By Cătălina Albeanu, digital editor at Decât o Revistă (DoR).
There are many things today’s journalists can do: write or record well-documented stories, run social media feeds, produce fantastic multimedia pieces, manage readers’ comments, and increasingly build relationships with their audience that create incredible value for everyone involved.
But the list of things we can’t do — but still have to — is growing longer.
Management, fundraising, marketing, event planning, and a host of other skills are needed in smaller news organizations to keep them alive and give them a chance to thrive. And journalists take on these responsibilities because there’s no one else there.
With no resources to hire externally, tasks either get distributed throughout the existing team, creating “hybrid roles,” or they don’t get done. Most of those in hybrid roles learn as they go along with minimal training, if at all: sometimes from online resources, books, or conversations with people from outside the media industry — and always through trial and error.

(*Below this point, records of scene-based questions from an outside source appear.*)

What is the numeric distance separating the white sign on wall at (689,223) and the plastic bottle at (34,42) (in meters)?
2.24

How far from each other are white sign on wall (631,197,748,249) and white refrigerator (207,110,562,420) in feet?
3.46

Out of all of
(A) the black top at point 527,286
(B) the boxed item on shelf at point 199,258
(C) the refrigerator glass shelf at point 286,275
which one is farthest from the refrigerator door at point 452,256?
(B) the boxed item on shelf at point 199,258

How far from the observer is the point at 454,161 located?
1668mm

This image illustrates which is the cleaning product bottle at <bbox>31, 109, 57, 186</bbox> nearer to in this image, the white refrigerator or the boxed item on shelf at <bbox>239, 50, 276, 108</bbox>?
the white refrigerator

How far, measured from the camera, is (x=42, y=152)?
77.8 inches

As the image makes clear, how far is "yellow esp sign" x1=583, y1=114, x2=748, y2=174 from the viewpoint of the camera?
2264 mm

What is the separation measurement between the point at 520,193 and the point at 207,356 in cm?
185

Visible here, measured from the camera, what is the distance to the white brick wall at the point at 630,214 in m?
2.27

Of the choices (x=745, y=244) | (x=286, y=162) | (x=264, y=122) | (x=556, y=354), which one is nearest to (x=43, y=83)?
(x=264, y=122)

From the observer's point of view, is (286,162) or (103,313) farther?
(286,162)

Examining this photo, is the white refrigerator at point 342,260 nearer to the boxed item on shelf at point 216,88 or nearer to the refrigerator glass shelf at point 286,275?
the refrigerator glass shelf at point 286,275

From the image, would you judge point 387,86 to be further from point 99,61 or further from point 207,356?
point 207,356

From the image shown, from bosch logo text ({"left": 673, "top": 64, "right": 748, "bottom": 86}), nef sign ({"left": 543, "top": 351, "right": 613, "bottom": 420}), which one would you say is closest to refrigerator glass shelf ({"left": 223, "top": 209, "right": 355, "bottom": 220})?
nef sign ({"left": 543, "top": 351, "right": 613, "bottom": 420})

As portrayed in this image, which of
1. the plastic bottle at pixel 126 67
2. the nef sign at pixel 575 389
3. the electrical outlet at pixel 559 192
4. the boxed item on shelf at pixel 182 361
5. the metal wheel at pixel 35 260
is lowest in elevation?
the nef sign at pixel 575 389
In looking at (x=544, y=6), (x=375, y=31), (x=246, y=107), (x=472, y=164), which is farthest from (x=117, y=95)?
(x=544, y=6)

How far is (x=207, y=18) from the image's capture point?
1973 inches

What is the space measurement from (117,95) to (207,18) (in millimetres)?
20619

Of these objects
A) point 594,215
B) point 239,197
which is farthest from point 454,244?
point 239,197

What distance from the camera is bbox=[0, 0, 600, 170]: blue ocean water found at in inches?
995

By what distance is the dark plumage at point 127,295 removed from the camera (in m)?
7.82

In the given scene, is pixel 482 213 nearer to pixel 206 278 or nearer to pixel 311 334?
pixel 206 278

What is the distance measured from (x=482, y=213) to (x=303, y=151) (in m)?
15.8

But for a lot of small media organizations today, there’s no real room for error.
As more media managers reflect on their strengths and weaknesses, a trend spotted at several industry events throughout 2018 — taking stock of the knowledge gaps inside teams — will become more systematic. We’ll be dealing with a heightened sense of self-awareness, related both to the influence our immediate moods have on our colleagues and to our role in the wider media ecosystem. We’ll be putting our predisposition for navel-gazing to good use and hopefully emerge with an action plan.
Finding these weaknesses will be an uncomfortable process, as many newsrooms haven’t built a culture where people feel comfortable sharing doubts about their roles. Traditional newsroom culture dictated that those who couldn’t handle the constant adrenaline and the pace of news production just weren’t cut out for the job. Additionally, non-journalists were rarely involved or consulted until recently, and there was little cross-pollination of best practices between newsrooms and other workplaces. But this is quickly becoming unsustainable, both for the business of news and for the people powering it.
At DoR, we have ambitious plans for 2019, but we know we probably won’t get there in one piece without a more interdisciplinary team or at least some type of “brain trust” to help us along the way. Five of us, including the founding editor, will be doing management training over the next 12 months, and we’re reaching out to experts to help us shape projects in their early stages.
We’ve brought sociologists, community facilitators, and external financial and technology experts into the newsroom to bounce ideas off and, more importantly, get a reality check from outsiders who are a few steps removed from the daily grind and can see the full picture.
In small media organizations, “doing more with less” has always been a reality — but the implications are catching up.